Ricardo La Volpe : Une icône du football
Ricardo La Volpe est une figure emblématique. Pour lui, chaque victoire doit être acquise sur le terrain à travers une maîtrise du jeu. La Volpe représente également une philosophie, fondée sur des principes clairs voués à une esthétique du football. Il a créé une école de pensée au Mexique qui suscite à la fois admiration et controverses. Des entraîneurs tels que Miguel Herrera, José Guadalupe Cruz, Daniel Guzman, et Jorge Almiron se disent tous influencés par lui. Pep Guardiola, presque vénéré en Europe, considère La Volpe comme l’un de ses mentors. Malgré cela, son palmarès est modeste : il remporte une Gold Cup en 2003 et un championnat du Mexique en 1992/1993. À l’instar de Bielsa, La Volpe incarne le paradoxe du football : pour ceux qui perçoivent le sport sous un angle artistique, visant à reconnaître les « protagonistes » en tant qu’artistes, Ricardo La Volpe est une source d’admiration. Pour les autres, il est perçu comme un théoricien sans capacités managériales tangibles. Beautyfootball a pris position sur cette question. À l’occasion de la Coupe du Monde 2018, nous avons choisi de faire revivre la révélation de cet entraîneur exceptionnel : comment le Mexique a-t-il illuminé brièvement la scène mondiale lors de la Coupe du Monde 2006 ?
Le parcours de Ricardo La Volpe
Ancien gardien de la sélection argentine couronnée de succès en 1978 (aux côtés de Menotti, dont il partage de nombreuses idées), le parcours de La Volpe est étroitement lié au Mexique, son pays d’adoption. Il termine sa carrière de joueur à Oaxtepec, où il fait également ses débuts en tant qu’entraîneur.
Par la suite, il enchaîne les expériences, plus ou moins fructueuses, dans des clubs prestigieux tels que l’América, l’Atlas, Guadalajara et Atlante. C’est avec ce dernier club qu’il décroche son unique titre de champion. En tant que sélectionneur du Costa Rica entre 2010 et 2011, il laissera surtout son empreinte à la tête de l’équipe mexicaine de 2003 à 2006, remportant la Gold Cup en 2003. Ce travail en sélection lui ouvrira les portes de Boca Juniors dans son pays natal, mais cette expérience se soldera par l’échec le plus retentissant de sa carrière. La Volpe a ainsi entraîné de nombreux clubs avec plus ou moins de succès, mais c’est sa participation à la Coupe du Monde 2006 qui nous permettra de retracer son identité footballistique à travers des images précises.

→ **TRAVAIL DEMANDÉ**:
1/ Recopiez fidèlement, dans l'extrait consacré à Ricardo La Volpe, tout le passage allant de « Par la suite, il » jusqu'à « des images précises. ».
2/ Traduisez en anglais cette phrase de l'extrait sur Ricardo La Volpe : « Il termine sa carrière de joueur à Oaxtepec, où il fait également ses débuts en tant qu'entraîneur. »

→ **SECTION DES DONNÉES**:
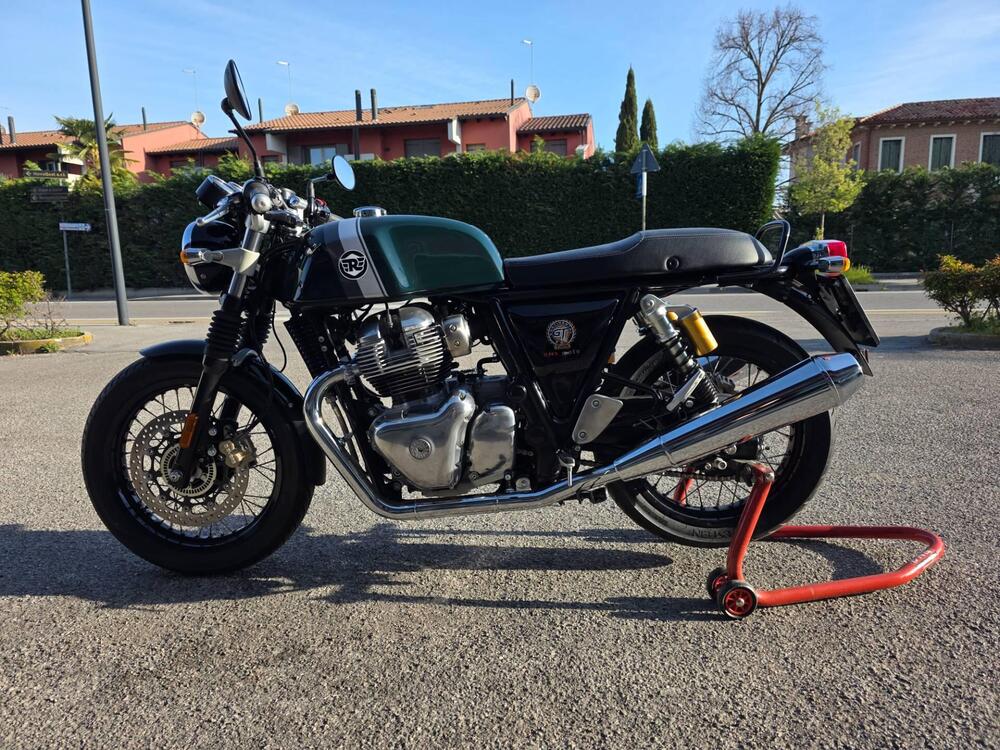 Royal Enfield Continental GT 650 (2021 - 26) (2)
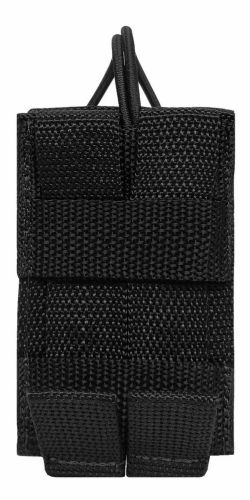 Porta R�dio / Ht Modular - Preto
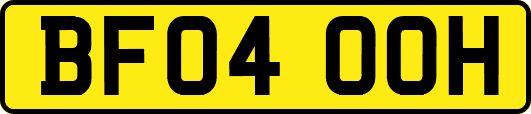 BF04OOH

==

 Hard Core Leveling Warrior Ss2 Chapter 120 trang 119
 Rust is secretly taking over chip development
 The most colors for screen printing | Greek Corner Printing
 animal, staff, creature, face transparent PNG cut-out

→ **RÉPONSES DANS L'ORDRE**:
1/
Par la suite, il enchaîne les expériences, plus ou moins fructueuses, dans des clubs prestigieux tels que l’América, l’Atlas, Guadalajara et Atlante. C’est avec ce dernier club qu’il décroche son unique titre de champion. En tant que sélectionneur du Costa Rica entre 2010 et 2011, il laissera surtout son empreinte à la tête de l’équipe mexicaine de 2003 à 2006, remportant la Gold Cup en 2003. Ce travail en sélection lui ouvrira les portes de Boca Juniors dans son pays natal, mais cette expérience se soldera par l’échec le plus retentissant de sa carrière. La Volpe a ainsi entraîné de nombreux clubs avec plus ou moins de succès, mais c’est sa participation à la Coupe du Monde 2006 qui nous permettra de retracer son identité footballistique à travers des images précises.

2/ He ended his playing career at Oaxtepec, where he also made his debut as a coach.